The Identity Imperative

As we listen to and look at national and world news reports we see evidence of enormous conflicts between people who have identified themselves with very different ways of thinking and feeling and behaving. People who identify with different religions are at war with each other; people of the same religion who identify with different interpretations of it are at war with each other; people who identify with different political systems are at war with each other; people who identify with different interpretations of the same political system are at war with each other.

On a more local level, people who identify with different athletic teams in the same sport seem to be getting into sometimes serious fights with each other more frequently; people who identify with specific groups called gangs often have serious fights with each other, as well as with non-gang members of the society around them; and identity conflicts of a serious nature often arise between families or even individual strangers.

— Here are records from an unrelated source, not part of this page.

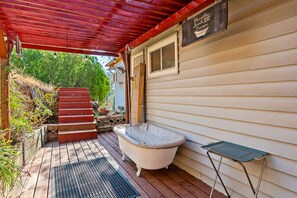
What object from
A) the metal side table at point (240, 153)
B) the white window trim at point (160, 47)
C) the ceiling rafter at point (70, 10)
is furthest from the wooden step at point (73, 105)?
the metal side table at point (240, 153)

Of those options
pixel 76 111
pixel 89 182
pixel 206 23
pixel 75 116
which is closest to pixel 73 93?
pixel 76 111

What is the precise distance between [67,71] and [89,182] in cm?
794

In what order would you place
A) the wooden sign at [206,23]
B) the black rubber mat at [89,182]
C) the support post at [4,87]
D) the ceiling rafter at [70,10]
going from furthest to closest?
the support post at [4,87], the ceiling rafter at [70,10], the black rubber mat at [89,182], the wooden sign at [206,23]

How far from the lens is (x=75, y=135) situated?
525cm

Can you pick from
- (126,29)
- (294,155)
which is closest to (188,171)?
(294,155)

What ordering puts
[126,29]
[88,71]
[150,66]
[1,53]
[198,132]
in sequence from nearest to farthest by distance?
[198,132] → [1,53] → [126,29] → [150,66] → [88,71]

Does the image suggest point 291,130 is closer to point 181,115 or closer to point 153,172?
point 181,115

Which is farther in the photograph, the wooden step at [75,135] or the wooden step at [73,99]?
the wooden step at [73,99]

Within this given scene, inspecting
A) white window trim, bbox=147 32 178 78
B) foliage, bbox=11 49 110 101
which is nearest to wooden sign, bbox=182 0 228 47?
white window trim, bbox=147 32 178 78

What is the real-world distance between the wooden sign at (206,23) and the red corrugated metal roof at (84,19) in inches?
7.6

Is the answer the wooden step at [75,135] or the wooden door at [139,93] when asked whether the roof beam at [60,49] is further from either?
the wooden step at [75,135]

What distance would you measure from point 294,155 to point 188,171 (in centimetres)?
173

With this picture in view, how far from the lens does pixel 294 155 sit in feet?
5.57

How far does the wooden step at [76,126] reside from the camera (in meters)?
5.37
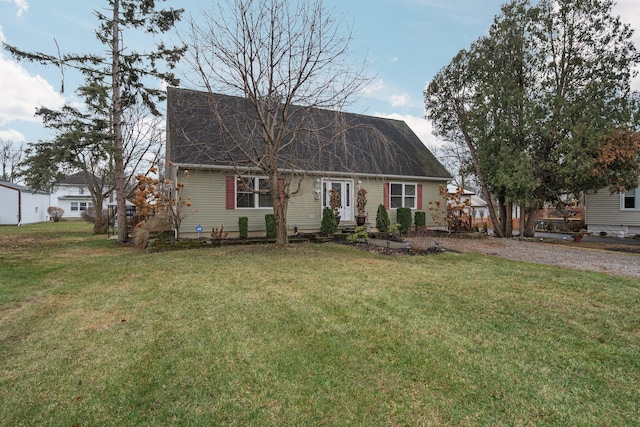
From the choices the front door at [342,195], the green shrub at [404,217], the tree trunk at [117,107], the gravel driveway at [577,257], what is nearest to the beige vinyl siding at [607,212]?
the gravel driveway at [577,257]

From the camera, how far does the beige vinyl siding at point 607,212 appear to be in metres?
16.3

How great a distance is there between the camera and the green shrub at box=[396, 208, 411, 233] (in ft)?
46.4

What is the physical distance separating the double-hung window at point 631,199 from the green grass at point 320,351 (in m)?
14.2

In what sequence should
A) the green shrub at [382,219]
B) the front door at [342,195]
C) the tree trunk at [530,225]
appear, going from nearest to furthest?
the front door at [342,195] < the green shrub at [382,219] < the tree trunk at [530,225]

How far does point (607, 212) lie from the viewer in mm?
17125

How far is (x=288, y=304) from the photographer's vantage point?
463cm

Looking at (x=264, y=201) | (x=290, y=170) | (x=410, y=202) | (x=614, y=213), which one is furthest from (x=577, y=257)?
(x=614, y=213)

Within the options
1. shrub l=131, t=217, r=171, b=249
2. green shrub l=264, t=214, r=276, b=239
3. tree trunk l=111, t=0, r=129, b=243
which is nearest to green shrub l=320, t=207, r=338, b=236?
green shrub l=264, t=214, r=276, b=239

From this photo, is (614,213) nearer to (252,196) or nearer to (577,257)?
(577,257)

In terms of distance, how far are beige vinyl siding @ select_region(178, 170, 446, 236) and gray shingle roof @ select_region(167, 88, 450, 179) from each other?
615 millimetres

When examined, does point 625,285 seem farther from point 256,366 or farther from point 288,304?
point 256,366

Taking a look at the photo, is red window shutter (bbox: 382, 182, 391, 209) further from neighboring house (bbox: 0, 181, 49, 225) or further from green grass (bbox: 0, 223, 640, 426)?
neighboring house (bbox: 0, 181, 49, 225)

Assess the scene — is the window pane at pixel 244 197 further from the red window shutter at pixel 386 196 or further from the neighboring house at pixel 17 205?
the neighboring house at pixel 17 205

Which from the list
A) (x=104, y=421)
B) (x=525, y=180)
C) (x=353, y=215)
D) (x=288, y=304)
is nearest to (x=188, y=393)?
(x=104, y=421)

Two important questions that come out of this observation are: "Is there a fundamental urge to identify with something - an 'identity imperative,' so to speak - that is more powerful than other urges?" and "why does such identification so often lead to conflict?"

To answer the first question, the urge to identify with something--an idea, a belief, a philosopy, a religion, a way of life, a political system, a group of some kind, a territory, or even another person--is no more nor no less than a combination of the two fundamental urges of all human beings to connect and to be effective.

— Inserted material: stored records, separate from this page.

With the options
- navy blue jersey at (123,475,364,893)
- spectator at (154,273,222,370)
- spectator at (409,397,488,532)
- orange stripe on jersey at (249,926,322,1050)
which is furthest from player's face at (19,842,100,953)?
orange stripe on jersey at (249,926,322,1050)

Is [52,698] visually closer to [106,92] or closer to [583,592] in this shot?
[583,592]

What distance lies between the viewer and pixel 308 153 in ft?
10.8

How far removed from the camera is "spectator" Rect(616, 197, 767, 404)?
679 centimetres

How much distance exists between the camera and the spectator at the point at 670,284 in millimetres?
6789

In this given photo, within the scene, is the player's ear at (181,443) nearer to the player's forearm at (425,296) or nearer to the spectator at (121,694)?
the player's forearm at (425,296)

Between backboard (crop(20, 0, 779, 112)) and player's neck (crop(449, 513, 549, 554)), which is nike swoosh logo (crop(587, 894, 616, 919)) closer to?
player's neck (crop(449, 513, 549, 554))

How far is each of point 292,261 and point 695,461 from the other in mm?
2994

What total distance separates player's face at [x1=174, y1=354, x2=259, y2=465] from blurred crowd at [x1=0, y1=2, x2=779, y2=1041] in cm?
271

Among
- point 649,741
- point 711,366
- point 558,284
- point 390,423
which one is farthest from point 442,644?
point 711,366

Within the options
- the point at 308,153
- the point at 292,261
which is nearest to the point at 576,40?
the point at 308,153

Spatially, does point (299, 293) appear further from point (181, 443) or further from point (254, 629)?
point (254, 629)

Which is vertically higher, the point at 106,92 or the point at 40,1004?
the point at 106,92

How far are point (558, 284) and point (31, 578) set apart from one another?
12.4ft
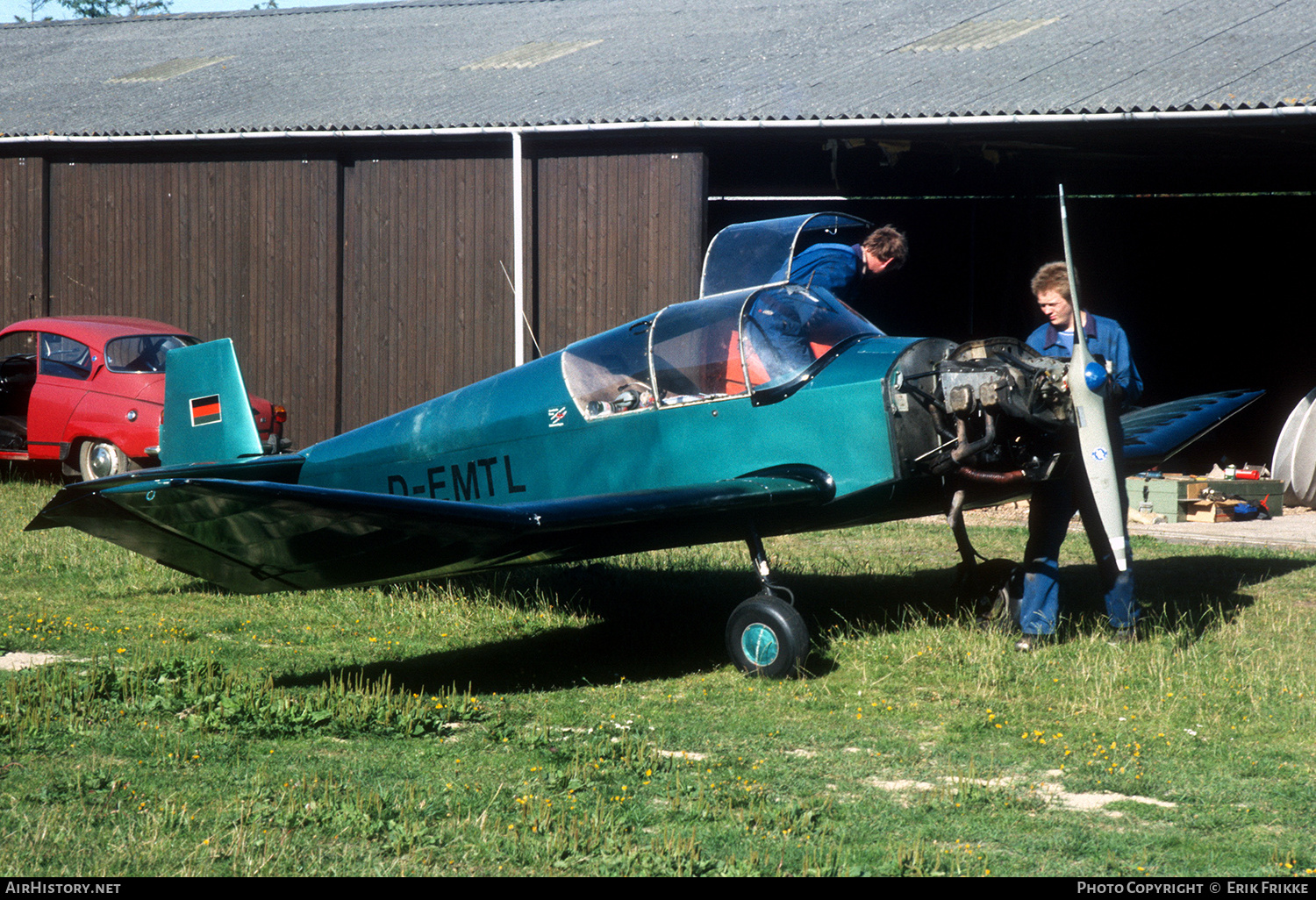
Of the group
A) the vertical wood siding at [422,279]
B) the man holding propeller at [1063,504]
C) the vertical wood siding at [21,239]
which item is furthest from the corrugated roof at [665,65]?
the man holding propeller at [1063,504]

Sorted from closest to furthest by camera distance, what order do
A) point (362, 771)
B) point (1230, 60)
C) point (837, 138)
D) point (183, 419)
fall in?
point (362, 771)
point (183, 419)
point (1230, 60)
point (837, 138)

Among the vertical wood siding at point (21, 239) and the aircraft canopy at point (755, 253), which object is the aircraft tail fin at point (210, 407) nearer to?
the aircraft canopy at point (755, 253)

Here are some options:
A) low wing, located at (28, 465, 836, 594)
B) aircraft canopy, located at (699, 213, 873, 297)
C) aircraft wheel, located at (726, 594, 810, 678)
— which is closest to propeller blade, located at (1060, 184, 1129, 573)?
low wing, located at (28, 465, 836, 594)

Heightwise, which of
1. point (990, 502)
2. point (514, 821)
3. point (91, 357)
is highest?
point (91, 357)

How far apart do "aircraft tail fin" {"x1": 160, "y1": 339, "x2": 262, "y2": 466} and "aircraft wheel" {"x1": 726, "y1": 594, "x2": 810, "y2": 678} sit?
3709 mm

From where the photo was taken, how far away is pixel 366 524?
520cm

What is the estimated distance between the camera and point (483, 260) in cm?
1502

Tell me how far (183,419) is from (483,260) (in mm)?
7079

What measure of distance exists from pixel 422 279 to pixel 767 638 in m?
10.3

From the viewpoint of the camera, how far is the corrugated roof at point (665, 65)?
41.4 feet

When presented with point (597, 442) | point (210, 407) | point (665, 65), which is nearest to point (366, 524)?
point (597, 442)

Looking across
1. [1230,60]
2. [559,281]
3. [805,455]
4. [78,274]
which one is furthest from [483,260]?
[805,455]

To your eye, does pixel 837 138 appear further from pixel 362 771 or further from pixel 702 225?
pixel 362 771

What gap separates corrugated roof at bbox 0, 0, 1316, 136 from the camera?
12633mm
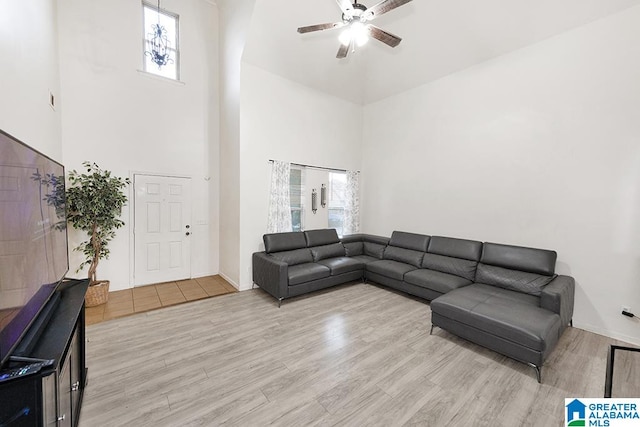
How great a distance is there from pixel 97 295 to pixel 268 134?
3.54 metres

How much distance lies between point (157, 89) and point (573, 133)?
20.5ft

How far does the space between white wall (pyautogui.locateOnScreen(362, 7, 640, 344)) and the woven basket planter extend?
17.2 feet

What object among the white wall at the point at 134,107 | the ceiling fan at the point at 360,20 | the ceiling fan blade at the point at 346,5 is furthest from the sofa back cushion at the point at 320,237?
the ceiling fan blade at the point at 346,5

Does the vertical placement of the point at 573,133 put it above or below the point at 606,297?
above

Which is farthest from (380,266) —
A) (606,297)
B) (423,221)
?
(606,297)

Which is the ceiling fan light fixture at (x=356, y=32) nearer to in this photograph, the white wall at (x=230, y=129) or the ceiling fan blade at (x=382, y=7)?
the ceiling fan blade at (x=382, y=7)

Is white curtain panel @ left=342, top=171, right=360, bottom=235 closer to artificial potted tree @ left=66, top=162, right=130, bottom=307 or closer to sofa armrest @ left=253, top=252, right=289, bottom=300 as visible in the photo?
sofa armrest @ left=253, top=252, right=289, bottom=300

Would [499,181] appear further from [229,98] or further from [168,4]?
[168,4]

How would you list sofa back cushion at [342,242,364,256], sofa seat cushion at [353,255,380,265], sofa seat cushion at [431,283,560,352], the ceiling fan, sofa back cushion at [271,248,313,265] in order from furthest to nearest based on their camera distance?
sofa back cushion at [342,242,364,256], sofa seat cushion at [353,255,380,265], sofa back cushion at [271,248,313,265], the ceiling fan, sofa seat cushion at [431,283,560,352]

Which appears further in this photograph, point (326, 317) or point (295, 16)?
point (295, 16)

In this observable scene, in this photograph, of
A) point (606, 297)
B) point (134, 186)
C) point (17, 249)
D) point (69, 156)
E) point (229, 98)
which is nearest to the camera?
point (17, 249)

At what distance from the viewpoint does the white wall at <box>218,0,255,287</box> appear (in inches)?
165

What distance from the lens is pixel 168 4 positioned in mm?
4461

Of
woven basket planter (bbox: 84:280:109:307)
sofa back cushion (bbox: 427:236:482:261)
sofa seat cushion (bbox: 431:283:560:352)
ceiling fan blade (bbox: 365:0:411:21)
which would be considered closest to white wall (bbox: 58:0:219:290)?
woven basket planter (bbox: 84:280:109:307)
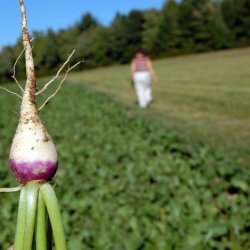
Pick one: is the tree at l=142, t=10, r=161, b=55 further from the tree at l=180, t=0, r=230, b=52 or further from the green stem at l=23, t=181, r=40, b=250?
the green stem at l=23, t=181, r=40, b=250

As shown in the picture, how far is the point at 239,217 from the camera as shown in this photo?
4.60 meters

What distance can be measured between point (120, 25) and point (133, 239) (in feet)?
280

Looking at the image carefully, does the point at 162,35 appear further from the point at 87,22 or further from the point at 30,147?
the point at 30,147

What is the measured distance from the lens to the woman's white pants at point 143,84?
51.2 ft

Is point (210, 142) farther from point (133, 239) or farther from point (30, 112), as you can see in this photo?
point (30, 112)

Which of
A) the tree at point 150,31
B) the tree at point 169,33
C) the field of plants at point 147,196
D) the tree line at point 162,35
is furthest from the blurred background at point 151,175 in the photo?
the tree at point 150,31

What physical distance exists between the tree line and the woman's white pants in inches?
2021

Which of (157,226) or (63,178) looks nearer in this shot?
(157,226)

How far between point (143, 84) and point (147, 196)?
1052cm

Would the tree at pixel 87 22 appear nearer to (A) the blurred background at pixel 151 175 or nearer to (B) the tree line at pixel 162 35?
(B) the tree line at pixel 162 35

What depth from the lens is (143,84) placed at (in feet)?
52.2

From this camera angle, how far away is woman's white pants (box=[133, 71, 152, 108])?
1559 centimetres

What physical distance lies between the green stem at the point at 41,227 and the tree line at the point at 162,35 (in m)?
66.2

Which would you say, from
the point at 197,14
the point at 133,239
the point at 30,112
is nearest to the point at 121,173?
the point at 133,239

We have an initial urge to connect because feeling connected, feeling ourselves to be part of something else, is a source of pleasure. By itself this leads to pleasurable relationships with people, animals, plants, and other aspects of the world around us. When the thing we connect to also helps us to feel more effective or powerful, another source of pleasure, then we have a strong tendency to identify ourselves with that thing, to consider it and us to be virtually identical. That's why so many people proudly declare that they are "members" of something or other (the word "member" means a "limb" or an integral part of something). It's also why people like to wear clothing, costumes, badges, pins, and tatoos that help them feel more connected and powerful.

The answer to the second question above is that the more insecure we feel about our connection and our effectiveness, the more fearful we become about their loss, which leads to painful feelings of isolation and helplessness. When this insecurity and its related fear become intense enough there may be a very strong suppression reaction. A common effect of this reaction is to perceive contrasting or opposing forms of identity as a threat to one's very existence. 

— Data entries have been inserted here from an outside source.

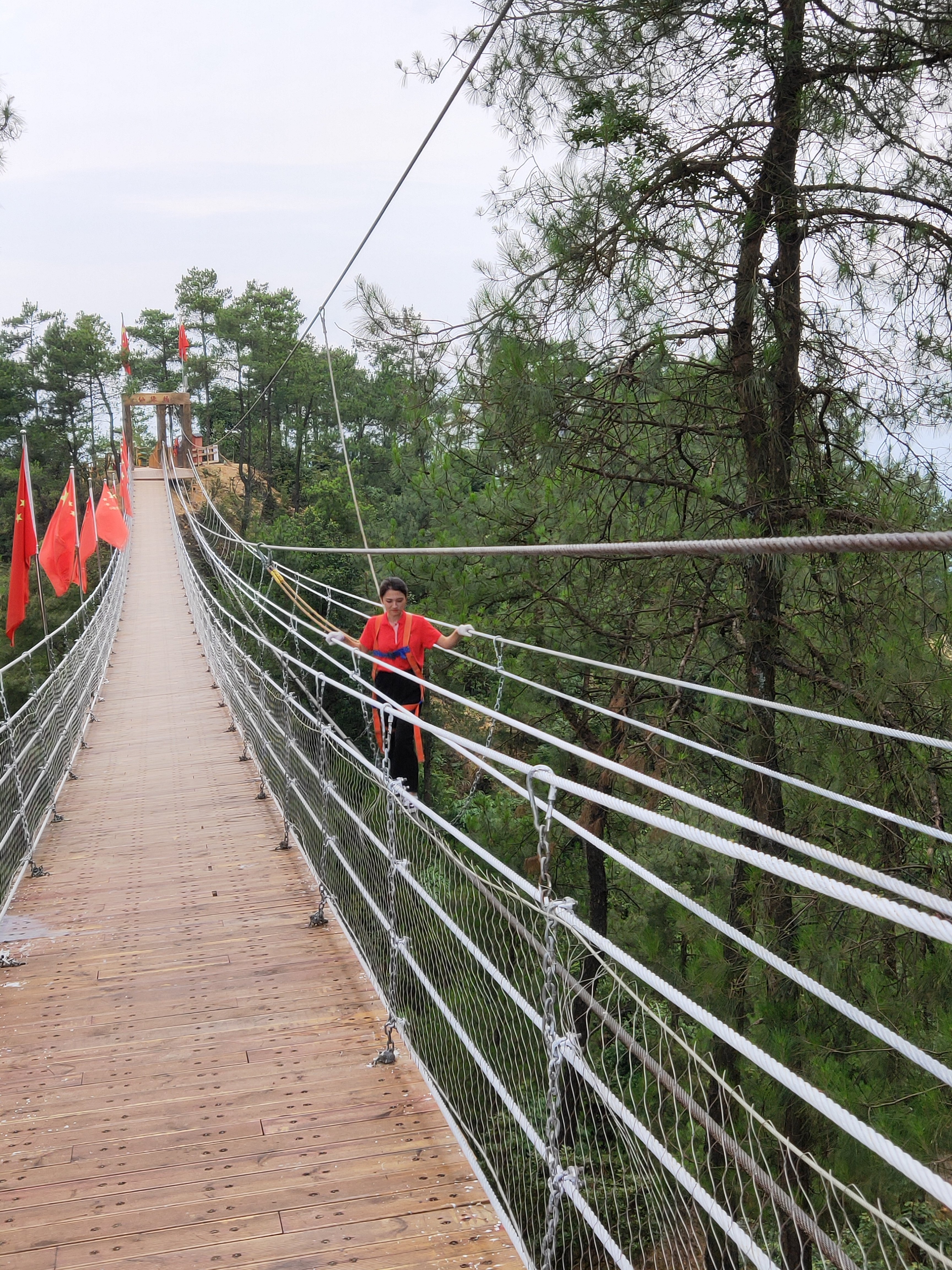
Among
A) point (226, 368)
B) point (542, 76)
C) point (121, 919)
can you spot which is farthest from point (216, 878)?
point (226, 368)

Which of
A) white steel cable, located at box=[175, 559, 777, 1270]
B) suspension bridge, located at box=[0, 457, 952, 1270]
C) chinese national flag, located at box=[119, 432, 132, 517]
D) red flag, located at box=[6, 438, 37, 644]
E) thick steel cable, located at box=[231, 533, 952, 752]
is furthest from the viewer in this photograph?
chinese national flag, located at box=[119, 432, 132, 517]

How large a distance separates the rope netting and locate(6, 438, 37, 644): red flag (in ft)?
7.57

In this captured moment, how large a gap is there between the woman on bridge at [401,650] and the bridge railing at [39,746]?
1.17 meters

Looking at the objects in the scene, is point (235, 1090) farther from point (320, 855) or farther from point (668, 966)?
point (668, 966)

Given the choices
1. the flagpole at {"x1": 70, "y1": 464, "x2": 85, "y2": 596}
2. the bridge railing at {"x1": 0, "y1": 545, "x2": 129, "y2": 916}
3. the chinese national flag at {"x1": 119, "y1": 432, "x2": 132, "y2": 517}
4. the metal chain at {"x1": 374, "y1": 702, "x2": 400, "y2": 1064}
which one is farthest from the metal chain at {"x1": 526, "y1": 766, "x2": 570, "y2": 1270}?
the chinese national flag at {"x1": 119, "y1": 432, "x2": 132, "y2": 517}

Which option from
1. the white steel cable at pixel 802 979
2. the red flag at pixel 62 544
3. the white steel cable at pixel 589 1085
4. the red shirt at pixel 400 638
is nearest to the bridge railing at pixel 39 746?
the red shirt at pixel 400 638

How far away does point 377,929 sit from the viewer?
3281mm

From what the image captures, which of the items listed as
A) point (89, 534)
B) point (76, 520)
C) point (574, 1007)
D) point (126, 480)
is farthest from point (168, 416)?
point (574, 1007)

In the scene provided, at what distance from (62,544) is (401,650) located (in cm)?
811

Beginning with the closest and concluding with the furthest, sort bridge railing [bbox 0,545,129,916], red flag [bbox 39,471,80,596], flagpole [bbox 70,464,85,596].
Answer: bridge railing [bbox 0,545,129,916], red flag [bbox 39,471,80,596], flagpole [bbox 70,464,85,596]

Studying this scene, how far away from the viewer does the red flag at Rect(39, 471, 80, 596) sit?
35.3 feet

So a losing sports team, or its fans, may feel compelled to fight the winners, or their fans, and even destroy anything associated with them. Do something that an insecure identifier interprets as an insult to his or her source of identity and you may receive a death threat, or worse. In some cases people become willing to sacrifice their lives to maintain their own identity as well as the "life" of what they identify with. That will not happen, however, unless such people have decided that their own lives have no worth in any other context. Self sacrifice with the intention to harm members of another identity is therefore a desperate attempt on the part of extremely insecure people to maintain a sense of belonging and personal power.

The more secure you feel about your identifications, the more tolerant you naturally are of other identifications. If you have no doubts about the goodness or rightness of your ideas, beliefs, or behaviors, then you tend not to care about the ideas, beliefs, and behaviors of others (as long as they don't physically threaten you, of course). 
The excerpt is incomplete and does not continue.